## YOUR OBJECTIVE
Would you please write out the records below exactly as they appear?

(Dataset entries)
######
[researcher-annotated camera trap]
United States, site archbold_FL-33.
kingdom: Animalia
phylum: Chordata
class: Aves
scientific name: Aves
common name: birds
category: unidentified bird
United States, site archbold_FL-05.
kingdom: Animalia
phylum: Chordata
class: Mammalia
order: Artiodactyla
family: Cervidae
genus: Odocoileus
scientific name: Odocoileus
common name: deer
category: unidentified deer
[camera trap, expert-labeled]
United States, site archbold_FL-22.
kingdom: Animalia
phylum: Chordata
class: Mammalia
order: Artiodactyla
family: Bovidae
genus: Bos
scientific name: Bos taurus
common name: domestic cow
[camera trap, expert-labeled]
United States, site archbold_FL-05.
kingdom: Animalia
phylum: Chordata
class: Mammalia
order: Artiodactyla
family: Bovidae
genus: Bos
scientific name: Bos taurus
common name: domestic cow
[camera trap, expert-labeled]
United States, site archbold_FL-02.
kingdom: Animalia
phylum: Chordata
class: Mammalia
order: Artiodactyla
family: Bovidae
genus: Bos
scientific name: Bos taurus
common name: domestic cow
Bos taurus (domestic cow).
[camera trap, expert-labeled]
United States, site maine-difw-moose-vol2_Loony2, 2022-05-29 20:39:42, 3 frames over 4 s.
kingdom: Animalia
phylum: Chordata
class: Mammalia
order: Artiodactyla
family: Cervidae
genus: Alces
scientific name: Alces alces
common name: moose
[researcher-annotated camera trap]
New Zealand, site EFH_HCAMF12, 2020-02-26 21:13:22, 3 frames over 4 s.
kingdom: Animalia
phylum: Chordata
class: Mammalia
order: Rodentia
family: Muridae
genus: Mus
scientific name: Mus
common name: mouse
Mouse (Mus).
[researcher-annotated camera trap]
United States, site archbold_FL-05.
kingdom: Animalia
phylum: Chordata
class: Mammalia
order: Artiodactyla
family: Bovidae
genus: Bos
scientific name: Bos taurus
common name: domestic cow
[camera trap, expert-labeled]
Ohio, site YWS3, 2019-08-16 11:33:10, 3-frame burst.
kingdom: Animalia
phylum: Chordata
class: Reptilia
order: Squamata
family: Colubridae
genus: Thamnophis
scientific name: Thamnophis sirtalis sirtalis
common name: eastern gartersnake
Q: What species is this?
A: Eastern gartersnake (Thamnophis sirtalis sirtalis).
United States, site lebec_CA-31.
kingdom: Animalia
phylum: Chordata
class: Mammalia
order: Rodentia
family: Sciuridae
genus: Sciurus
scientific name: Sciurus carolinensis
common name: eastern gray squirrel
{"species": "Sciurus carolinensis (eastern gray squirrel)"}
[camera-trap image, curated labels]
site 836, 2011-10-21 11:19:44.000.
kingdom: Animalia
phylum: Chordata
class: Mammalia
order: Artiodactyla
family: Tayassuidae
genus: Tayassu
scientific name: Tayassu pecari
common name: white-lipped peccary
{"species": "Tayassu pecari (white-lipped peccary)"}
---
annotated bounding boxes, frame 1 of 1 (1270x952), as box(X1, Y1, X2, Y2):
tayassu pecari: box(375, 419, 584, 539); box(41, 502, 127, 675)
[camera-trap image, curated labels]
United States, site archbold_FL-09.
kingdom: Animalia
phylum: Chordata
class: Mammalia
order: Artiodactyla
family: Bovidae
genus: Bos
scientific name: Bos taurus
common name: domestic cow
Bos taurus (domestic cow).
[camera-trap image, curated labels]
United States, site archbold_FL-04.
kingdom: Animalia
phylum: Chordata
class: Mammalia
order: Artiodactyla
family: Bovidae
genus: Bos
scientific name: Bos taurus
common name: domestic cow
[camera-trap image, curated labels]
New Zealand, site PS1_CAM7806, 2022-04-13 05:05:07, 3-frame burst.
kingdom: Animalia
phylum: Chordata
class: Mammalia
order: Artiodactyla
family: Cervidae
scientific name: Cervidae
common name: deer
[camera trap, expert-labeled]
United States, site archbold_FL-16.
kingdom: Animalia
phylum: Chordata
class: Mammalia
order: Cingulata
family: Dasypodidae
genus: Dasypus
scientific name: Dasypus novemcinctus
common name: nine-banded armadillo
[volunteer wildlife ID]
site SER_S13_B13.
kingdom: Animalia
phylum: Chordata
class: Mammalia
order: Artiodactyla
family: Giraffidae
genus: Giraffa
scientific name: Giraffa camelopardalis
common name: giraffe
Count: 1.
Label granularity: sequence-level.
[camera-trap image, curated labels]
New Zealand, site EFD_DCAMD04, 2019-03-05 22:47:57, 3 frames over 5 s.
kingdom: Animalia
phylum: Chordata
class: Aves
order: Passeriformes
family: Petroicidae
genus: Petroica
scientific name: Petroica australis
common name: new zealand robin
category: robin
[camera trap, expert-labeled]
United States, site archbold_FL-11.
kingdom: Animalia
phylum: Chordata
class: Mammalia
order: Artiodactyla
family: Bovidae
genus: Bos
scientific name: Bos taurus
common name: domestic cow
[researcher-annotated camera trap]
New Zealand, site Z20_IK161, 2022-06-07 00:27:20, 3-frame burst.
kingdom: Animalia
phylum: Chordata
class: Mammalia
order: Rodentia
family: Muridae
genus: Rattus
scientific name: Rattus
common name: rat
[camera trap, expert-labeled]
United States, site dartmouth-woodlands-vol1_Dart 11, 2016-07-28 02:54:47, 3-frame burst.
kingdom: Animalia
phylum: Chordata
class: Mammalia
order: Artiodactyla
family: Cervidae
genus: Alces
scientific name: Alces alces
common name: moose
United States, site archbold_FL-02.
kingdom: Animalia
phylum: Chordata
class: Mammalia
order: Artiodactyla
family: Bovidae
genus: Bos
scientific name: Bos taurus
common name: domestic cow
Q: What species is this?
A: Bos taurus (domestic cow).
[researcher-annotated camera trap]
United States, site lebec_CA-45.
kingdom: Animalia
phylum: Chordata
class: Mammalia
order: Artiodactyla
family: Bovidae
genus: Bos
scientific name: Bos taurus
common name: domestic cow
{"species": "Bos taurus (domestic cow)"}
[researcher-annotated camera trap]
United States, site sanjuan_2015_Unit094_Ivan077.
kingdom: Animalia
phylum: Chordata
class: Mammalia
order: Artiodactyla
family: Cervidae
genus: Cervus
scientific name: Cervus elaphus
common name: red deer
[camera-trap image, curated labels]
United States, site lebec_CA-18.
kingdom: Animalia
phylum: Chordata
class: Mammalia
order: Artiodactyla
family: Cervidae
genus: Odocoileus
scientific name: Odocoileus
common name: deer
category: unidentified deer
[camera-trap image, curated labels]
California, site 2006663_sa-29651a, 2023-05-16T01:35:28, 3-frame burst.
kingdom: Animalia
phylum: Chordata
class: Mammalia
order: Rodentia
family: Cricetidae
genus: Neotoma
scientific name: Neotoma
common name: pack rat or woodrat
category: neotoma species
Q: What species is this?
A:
######
## ANSWER BELOW
[researcher-annotated camera trap]
United States, site archbold_FL-33.
kingdom: Animalia
phylum: Chordata
class: Aves
scientific name: Aves
common name: birds
category: unidentified bird
United States, site archbold_FL-05.
kingdom: Animalia
phylum: Chordata
class: Mammalia
order: Artiodactyla
family: Cervidae
genus: Odocoileus
scientific name: Odocoileus
common name: deer
category: unidentified deer
[camera trap, expert-labeled]
United States, site archbold_FL-22.
kingdom: Animalia
phylum: Chordata
class: Mammalia
order: Artiodactyla
family: Bovidae
genus: Bos
scientific name: Bos taurus
common name: domestic cow
[camera trap, expert-labeled]
United States, site archbold_FL-05.
kingdom: Animalia
phylum: Chordata
class: Mammalia
order: Artiodactyla
family: Bovidae
genus: Bos
scientific name: Bos taurus
common name: domestic cow
[camera trap, expert-labeled]
United States, site archbold_FL-02.
kingdom: Animalia
phylum: Chordata
class: Mammalia
order: Artiodactyla
family: Bovidae
genus: Bos
scientific name: Bos taurus
common name: domestic cow
Bos taurus (domestic cow).
[camera trap, expert-labeled]
United States, site maine-difw-moose-vol2_Loony2, 2022-05-29 20:39:42, 3 frames over 4 s.
kingdom: Animalia
phylum: Chordata
class: Mammalia
order: Artiodactyla
family: Cervidae
genus: Alces
scientific name: Alces alces
common name: moose
[researcher-annotated camera trap]
New Zealand, site EFH_HCAMF12, 2020-02-26 21:13:22, 3 frames over 4 s.
kingdom: Animalia
phylum: Chordata
class: Mammalia
order: Rodentia
family: Muridae
genus: Mus
scientific name: Mus
common name: mouse
Mouse (Mus).
[researcher-annotated camera trap]
United States, site archbold_FL-05.
kingdom: Animalia
phylum: Chordata
class: Mammalia
order: Artiodactyla
family: Bovidae
genus: Bos
scientific name: Bos taurus
common name: domestic cow
[camera trap, expert-labeled]
Ohio, site YWS3, 2019-08-16 11:33:10, 3-frame burst.
kingdom: Animalia
phylum: Chordata
class: Reptilia
order: Squamata
family: Colubridae
genus: Thamnophis
scientific name: Thamnophis sirtalis sirtalis
common name: eastern gartersnake
Q: What species is this?
A: Eastern gartersnake (Thamnophis sirtalis sirtalis).
United States, site lebec_CA-31.
kingdom: Animalia
phylum: Chordata
class: Mammalia
order: Rodentia
family: Sciuridae
genus: Sciurus
scientific name: Sciurus carolinensis
common name: eastern gray squirrel
{"species": "Sciurus carolinensis (eastern gray squirrel)"}
[camera-trap image, curated labels]
site 836, 2011-10-21 11:19:44.000.
kingdom: Animalia
phylum: Chordata
class: Mammalia
order: Artiodactyla
family: Tayassuidae
genus: Tayassu
scientific name: Tayassu pecari
common name: white-lipped peccary
{"species": "Tayassu pecari (white-lipped peccary)"}
---
annotated bounding boxes, frame 1 of 1 (1270x952), as box(X1, Y1, X2, Y2):
tayassu pecari: box(375, 419, 584, 539); box(41, 502, 127, 675)
[camera-trap image, curated labels]
United States, site archbold_FL-09.
kingdom: Animalia
phylum: Chordata
class: Mammalia
order: Artiodactyla
family: Bovidae
genus: Bos
scientific name: Bos taurus
common name: domestic cow
Bos taurus (domestic cow).
[camera-trap image, curated labels]
United States, site archbold_FL-04.
kingdom: Animalia
phylum: Chordata
class: Mammalia
order: Artiodactyla
family: Bovidae
genus: Bos
scientific name: Bos taurus
common name: domestic cow
[camera-trap image, curated labels]
New Zealand, site PS1_CAM7806, 2022-04-13 05:05:07, 3-frame burst.
kingdom: Animalia
phylum: Chordata
class: Mammalia
order: Artiodactyla
family: Cervidae
scientific name: Cervidae
common name: deer
[camera trap, expert-labeled]
United States, site archbold_FL-16.
kingdom: Animalia
phylum: Chordata
class: Mammalia
order: Cingulata
family: Dasypodidae
genus: Dasypus
scientific name: Dasypus novemcinctus
common name: nine-banded armadillo
[volunteer wildlife ID]
site SER_S13_B13.
kingdom: Animalia
phylum: Chordata
class: Mammalia
order: Artiodactyla
family: Giraffidae
genus: Giraffa
scientific name: Giraffa camelopardalis
common name: giraffe
Count: 1.
Label granularity: sequence-level.
[camera-trap image, curated labels]
New Zealand, site EFD_DCAMD04, 2019-03-05 22:47:57, 3 frames over 5 s.
kingdom: Animalia
phylum: Chordata
class: Aves
order: Passeriformes
family: Petroicidae
genus: Petroica
scientific name: Petroica australis
common name: new zealand robin
category: robin
[camera trap, expert-labeled]
United States, site archbold_FL-11.
kingdom: Animalia
phylum: Chordata
class: Mammalia
order: Artiodactyla
family: Bovidae
genus: Bos
scientific name: Bos taurus
common name: domestic cow
[researcher-annotated camera trap]
New Zealand, site Z20_IK161, 2022-06-07 00:27:20, 3-frame burst.
kingdom: Animalia
phylum: Chordata
class: Mammalia
order: Rodentia
family: Muridae
genus: Rattus
scientific name: Rattus
common name: rat
[camera trap, expert-labeled]
United States, site dartmouth-woodlands-vol1_Dart 11, 2016-07-28 02:54:47, 3-frame burst.
kingdom: Animalia
phylum: Chordata
class: Mammalia
order: Artiodactyla
family: Cervidae
genus: Alces
scientific name: Alces alces
common name: moose
United States, site archbold_FL-02.
kingdom: Animalia
phylum: Chordata
class: Mammalia
order: Artiodactyla
family: Bovidae
genus: Bos
scientific name: Bos taurus
common name: domestic cow
Q: What species is this?
A: Bos taurus (domestic cow).
[researcher-annotated camera trap]
United States, site lebec_CA-45.
kingdom: Animalia
phylum: Chordata
class: Mammalia
order: Artiodactyla
family: Bovidae
genus: Bos
scientific name: Bos taurus
common name: domestic cow
{"species": "Bos taurus (domestic cow)"}
[researcher-annotated camera trap]
United States, site sanjuan_2015_Unit094_Ivan077.
kingdom: Animalia
phylum: Chordata
class: Mammalia
order: Artiodactyla
family: Cervidae
genus: Cervus
scientific name: Cervus elaphus
common name: red deer
[camera-trap image, curated labels]
United States, site lebec_CA-18.
kingdom: Animalia
phylum: Chordata
class: Mammalia
order: Artiodactyla
family: Cervidae
genus: Odocoileus
scientific name: Odocoileus
common name: deer
category: unidentified deer
[camera-trap image, curated labels]
California, site 2006663_sa-29651a, 2023-05-16T01:35:28, 3-frame burst.
kingdom: Animalia
phylum: Chordata
class: Mammalia
order: Rodentia
family: Cricetidae
genus: Neotoma
scientific name: Neotoma
common name: pack rat or woodrat
category: neotoma species
Q: What species is this?
A:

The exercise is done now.